### EXERCISE INSTRUCTIONS
A. Answer these questions from the police check text below, one per line:
(i) According to the text, what is required by law before any sort of check is conducted?
(ii) What two results can a police check show?
(iii) In the text's example, what kind of offence may not be disclosed for a retail job that does not require driving?
B. Transcribe the part of the police check text below that opens with the words containing "Certain convictions and" and closes with "of any kind.".
C. Go on with the text on police checks and disclosable convictions below, writing what would follow its last sentence.

--- Begin TEXT SECTION ---

When applying for a job and the employer asks you for national police clearance, the purpose for the check must be relevant to the job in question. By law, your consent is required before any sort of check is conducted. There are privacy laws in place, as well as anti-discimation laws to protect those who have a criminal record from unfair treatment by employers.

Disclosable Convictions

After requesting a police check, your results will either show No Disclosable Court Outcomes or Disclosable Court Outcomes. If you have a criminal record, you should understand what might count as disclosable and non-disclosable.

Certain convictions and charges will not always be disclosed on your certificate. Whether or not it is depends on the legislation of different Australian states and territories. The only way to find out is to obtain a National Police Check.

If you find that a conviction is not disclosed in your results, it generally means that the offence is not considered disclosable. This means after review, it has been determined that the offence is not relevant or suitable to the purpose behind why you need the police check.

A good example is that a traffic offence may not be disclosed if the police check was conducted for employment with a retail company which does not require driving of any kind.

--- End TEXT SECTION ---
--- Begin RECORDED INFORMATION ---

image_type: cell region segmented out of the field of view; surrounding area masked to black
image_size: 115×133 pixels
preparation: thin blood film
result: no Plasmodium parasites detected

--- End RECORDED INFORMATION ---

### ANSWER SET
A.
(i) Your consent.
(ii) No Disclosable Court Outcomes or Disclosable Court Outcomes.
(iii) A traffic offence.

B.
Certain convictions and charges will not always be disclosed on your certificate. Whether or not it is depends on the legislation of different Australian states and territories. The only way to find out is to obtain a National Police Check.

If you find that a conviction is not disclosed in your results, it generally means that the offence is not considered disclosable. This means after review, it has been determined that the offence is not relevant or suitable to the purpose behind why you need the police check.

A good example is that a traffic offence may not be disclosed if the police check was conducted for employment with a retail company which does not require driving of any kind.

C.
Spent Convictions Legislation

The National Police Checking Service is the system which provides access to criminal records for police agencies and NPC providers. Access to this system is managed by the Australian Crime Commission Act 2002, which follows Commonwealth, state and territory legislation, of which is applied to the information retrieved for a police check.

Spent convictions legislation is a scheme used across Australia, as well as information release policies which are used to decide what criminal history information is released in the results of a Nationally Coordinated Criminal History Check.

Each state and territory has policies in place for the disclosure of criminal convictions. The police authorities are responsible for issuing the relevant laws using the information policies.

If you have a criminal record and you want to know more legislation, you should contact the individual police agency for your state or territory and request the information.

In Australia, some convictions will become spent after 10 years. This does not mean that they are erased from your history, but rather considered irrelevant for the purposes of employment. Where a conviction is spent, the individual is not required to tell an employer about it. Except however, in circumstances where it is important to share this information, particularly if applying for child-related work.

Why Do Employers Need My Criminal History Information?

Some employers need to view the criminal record information of potential employees. This is because companies need to know the true identity of the candidate they are hiring, so that they can make an informed judgement on whether they are safe and suitable for hire.

This is particularly crucial in jobs where the individual has access to vulnerable people, or access to their personal information such as financial details.

As well as keeping vulnerable people in the community safe, screening employees protects the business’s name, its assets and sensitive data. Employers want to know that they can trust a new employee, and reduce the chances of criminal activity.

Can I apply to have my offences withdrawn?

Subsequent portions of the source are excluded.